During the Cold War, when the term “national security” was invoked, it would doubtless have involved the purchase of planes, tanks and ships. The build up of arms that followed was justified by strategists using theories such as Mutually Assured Destruction (MAD) and the Prisoners’ Dilemma – that the more arms we acquired, the less we’d have to use them and the safer we’d be. But in the post-9/11 world, these strategies have become irrelevant, as threats to national security have become opaque; nowadays, it’s not as easy to distinguish between a combatant and a non-combatant.

This blurred line has forced a change in many of our operations – towards “hearts and minds” missions, by which we provide to those most in need the kinds of basic infrastructures that we enjoy. These operations align with a new concept of security: one that places the individual, rather than the nation-state, at the center of concern. As a result, “human security” has become the new catch-cry in many strategic circles. Ensuring human security – defined generally as the freedom from fear and freedom from want – is about ensuring people have the basic means of survival. To put the term in context, take the example of asylum seekers. What makes people sail in a rickety boat across treacherous seas for weeks on end? It is their insecurity; they seek asylum from it.

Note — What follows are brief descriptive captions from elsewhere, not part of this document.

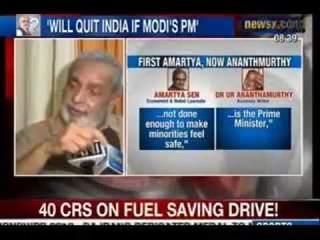 NewsX: Will leave India if Modi becomes PM, says author Ananthamurthy.
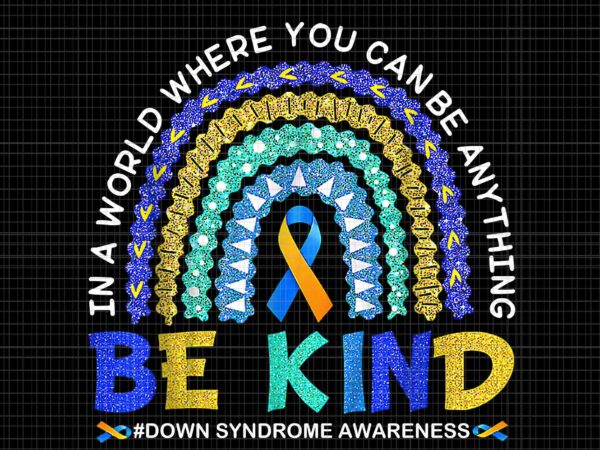 Be kind down syndrome awareness, blue &yellow rainbow png, syndrome awareness png, be kind png t shirt template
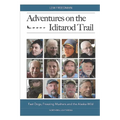 Adventures on the Iditarod Trail: Fast Dogs, Freezing Mushers and the Alaska Wild - Paperback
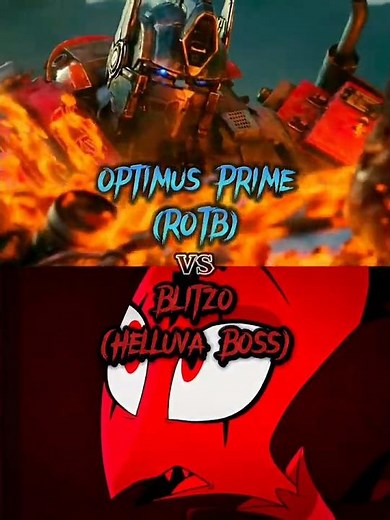 Optimus Prime (ROTB) vs Blitzo (Helluva Boss)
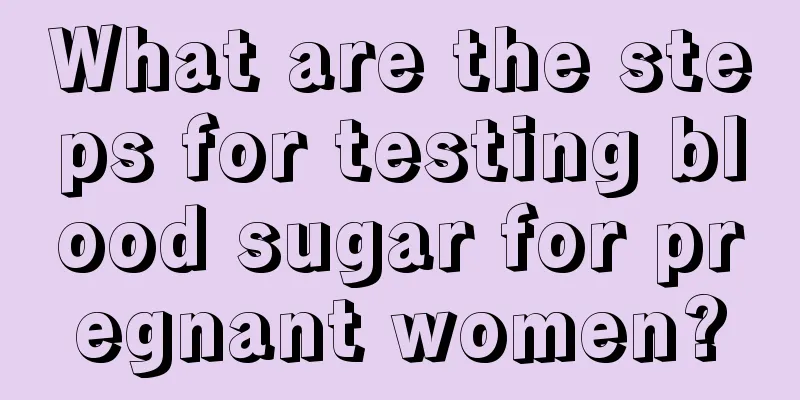 What are the steps for testing blood sugar for pregnant women?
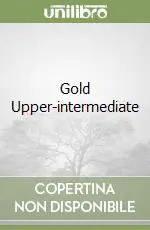 Gold Upper-intermediate Soddisfatti O Rimborsati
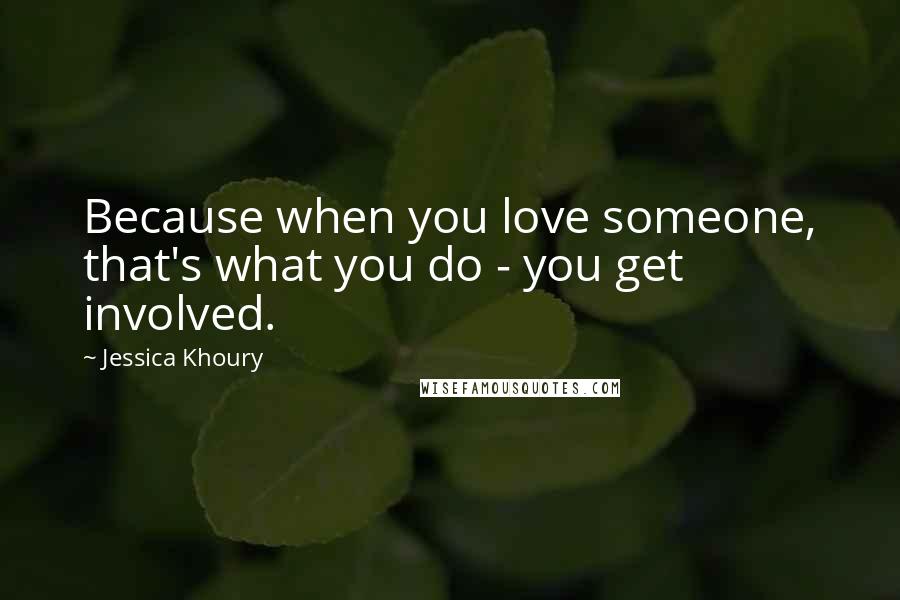 Jessica Khoury Quotes: Because when you love someone, that's what you do - you get involved.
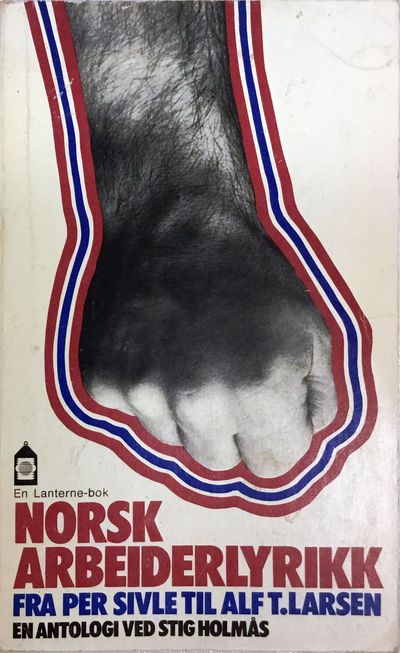 Norsk arbeiderlyrikk. Fra Per Sivle til Alf T.…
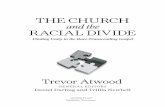 THE CHURCH - Adobe · THE CHURCH and the RACIAL DIVIDE Finding Unity in the Race-Transcending Gospel Trevor Atwood ... Contents 5 About the ERLC The Ethics & Religious Liberty Commission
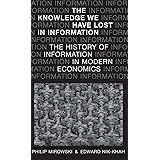 The Knowledge We Have Lost in Information: The History of Information in Modern Economics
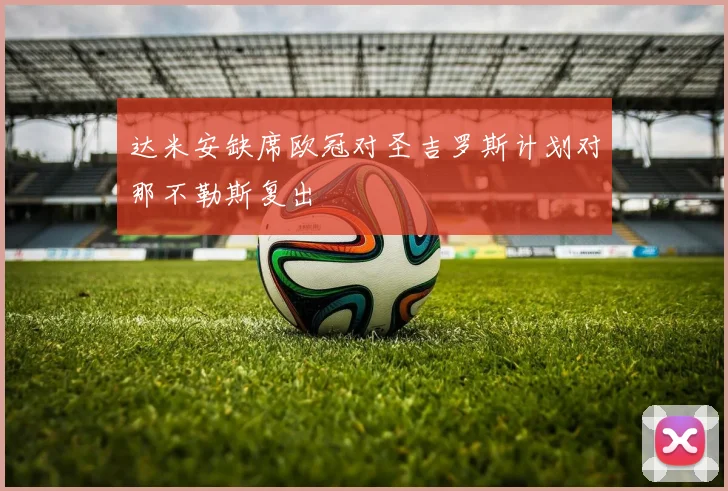 达米安缺席欧冠对圣吉罗斯计划对那不勒斯复出
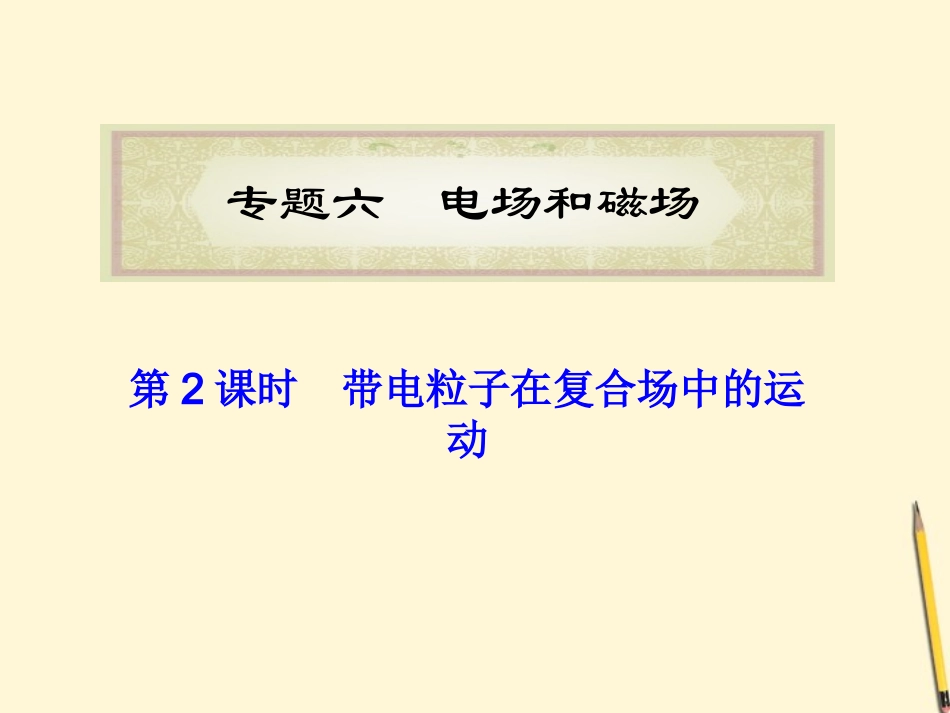 福建省2012届高考物理二轮专题总复习-专题6-第2课时-带电粒子在复合场中的运动课件_第1页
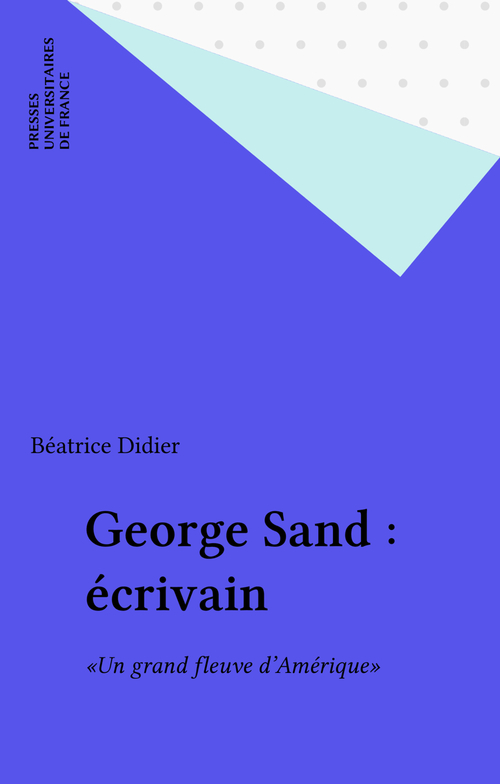 Couverture ebook de George Sand : écrivain, de Béatrice Didier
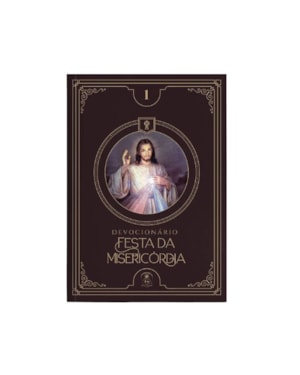 FESTA DA MISERICÓRDIA (DEVOCIONÁRIO 1)
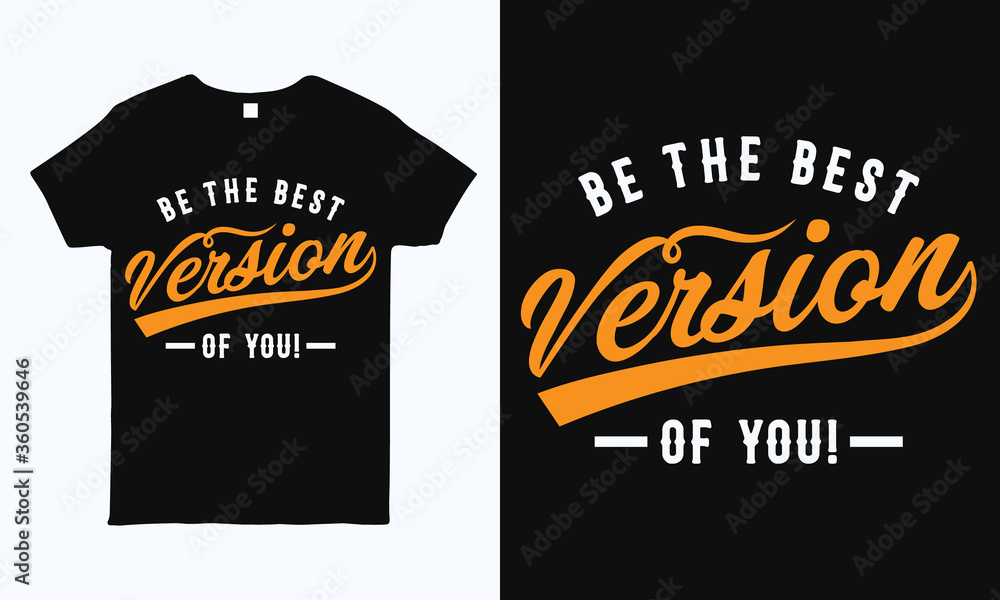 Be the best version of you. Motivational and inspirational vintage style t shirt design template.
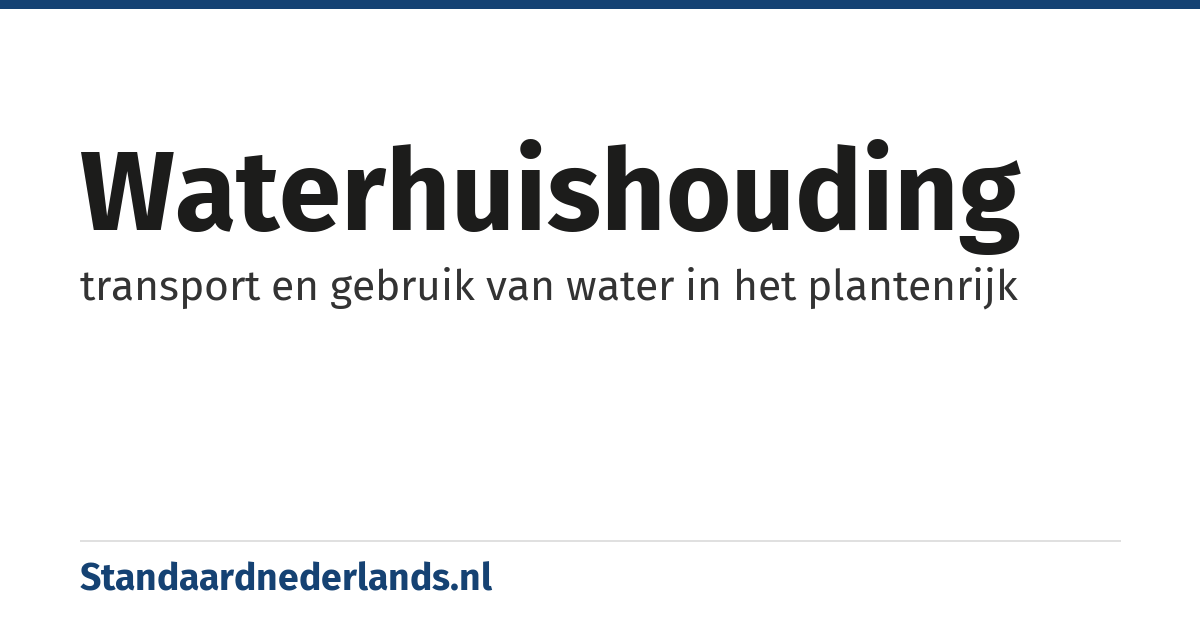 waterhuishouding: transport en gebruik van water in het plantenrijk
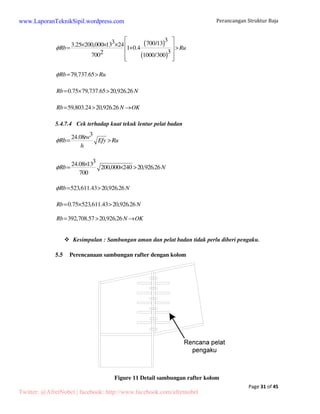 = × × × = × × × 
× × × × × × × × × × 
d x =8,041mm 
2 2 
240 
d = d dx +d dy £L 
14,1782 8,0412 6000 16,30 25,00( ) 
d = + £ Û  OK 
240 
‡ Kesimpulan : profil Lipped Channel 125x50x20 (3.2) memenuhi persyaratan. 
Twitter: @AfretNobel | facebook: http://www.facebook.com/afretnobel 
 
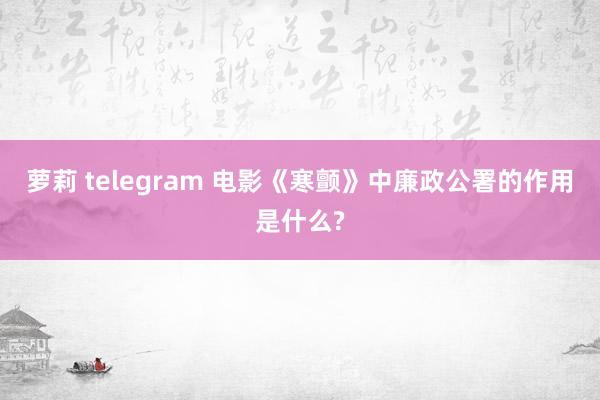 萝莉 telegram 电影《寒颤》中廉政公署的作用是什么?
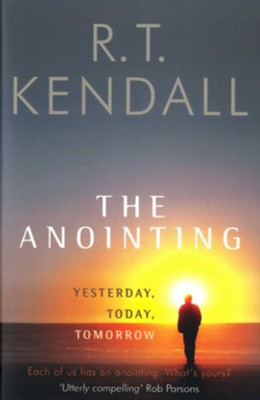 Anointing  -     By: R.T. Kendall
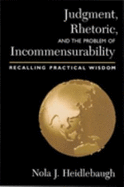 Judgment, Rhetoric, and the Problem of Incommensurability: Recalling Practical Wisdom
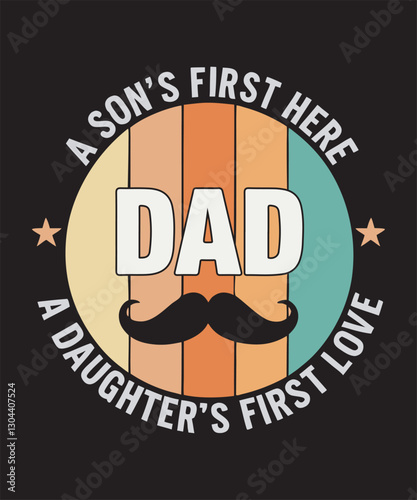 A Retro-Styled "Dad" Design Celebrating, a son's first hero dad a daughter's first love typography, father day t shirt 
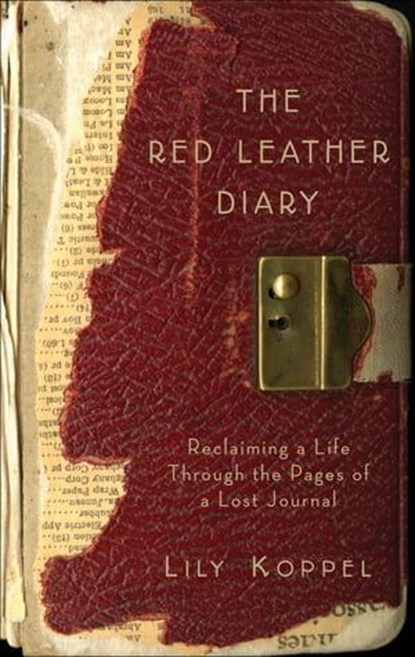 The Red Leather Diary, Lily Koppel - Ebook - 9780061827495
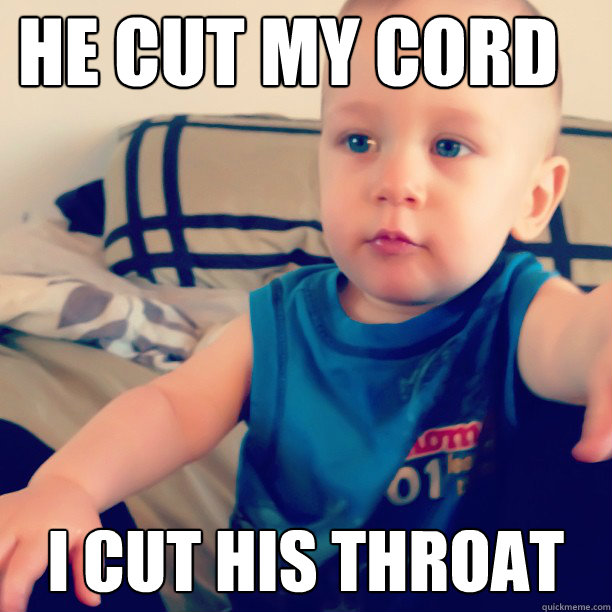 He cut my cord I cut his throat - He cut my cord I cut his throat  Ridiculously well composed baby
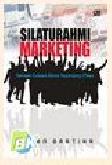 Cover Buku Silaturahmi Marketing : Rahasia Sukses Bisnis Sepanjang Masa
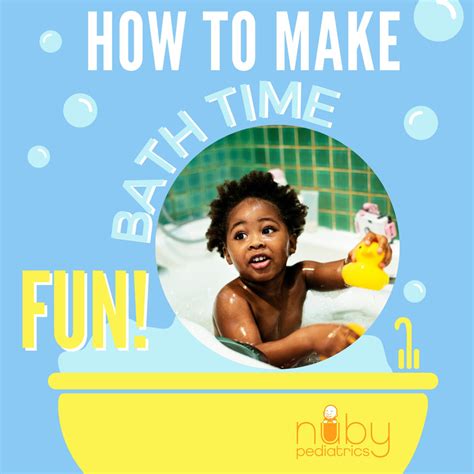How To Make Bath Time Fun For Kids Nuby Pediatrics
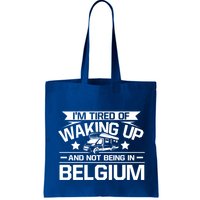 I'm Tired Of Waking Up And Not Being In Belgium Happy Camper Gift Bag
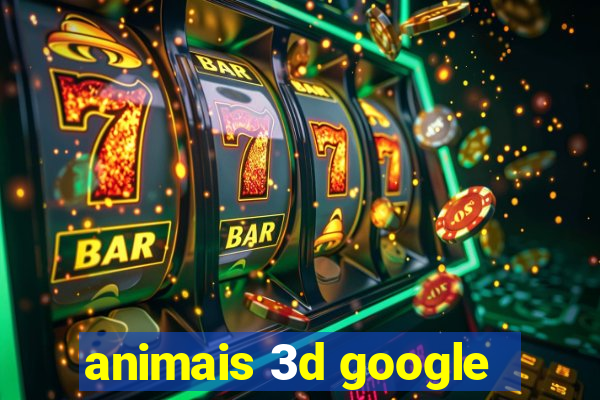 animais 3d google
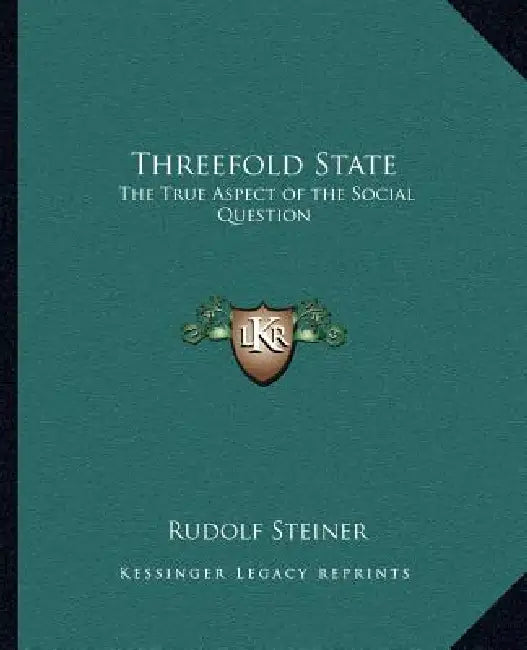Threefold State: The True Aspect of the Social Question by Rudolf Steiner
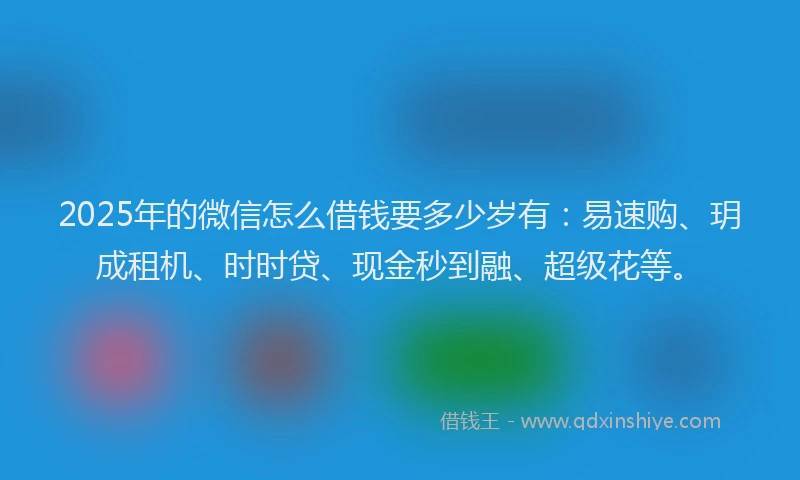 2025年的微信怎么借钱要多少岁有：易速购、玥成租机、时时贷、现金秒到融、超级花等。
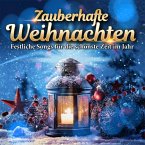 Zauberhafte Weihnachten - Festliche Songs Für Die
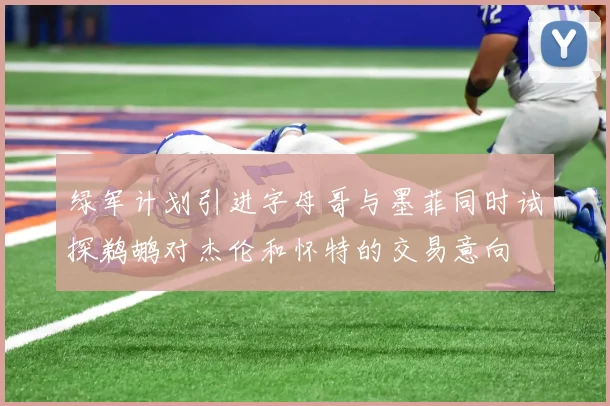 绿军计划引进字母哥与墨菲同时试探鹈鹕对杰伦和怀特的交易意向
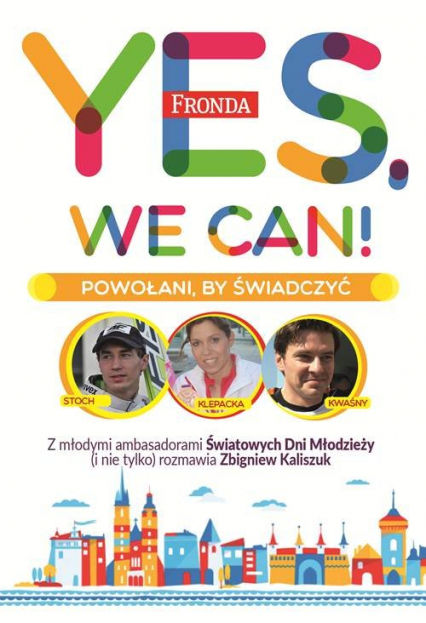 Yes, We Can! Powołani by świadczyć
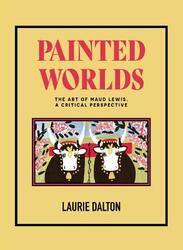 Painted Worlds: The Art of Maud Lewis, a Critical Perspective,Hardcover,ByDalton, Dr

But more so than national security, human security requires a multidimensional effort, in which hearts and minds missions are only one element. And yes, creating an enabling environment for the private sector is another, but this is expected to touch at best two-thirds of the poor. For those untouched by the benefits of economic growth, foreign aid plays a fundamental role. It is this new understanding of security that has breathed new life into the importance of foreign aid, and is the reason why developed countries are being asked to commit 0.7 percent of their national incomes to overseas development.

The government may be right to talk about a new paradigm for foreign aid, but for reasons other than those its foreign minister has cited thus far. While Australia has seen the economic dividends of foreign aid in South Korea, China, Malaysia, and Thailand, ensuring human security implies efforts across a multiplicity of organizations. It’s ironic, then, that the only dividend from the redirection of funds from aid to the purchase of the JSFs may well be insecurity itself.

William Cuming works for the Global Poverty Project as a Global Policy and Advocacy Associate. He formerly served in the Royal Australian Navy where he worked on Defence-led operations, primarily in the Asia-Pacific and is an award-winning writer for the Australian Institute of International Affairs.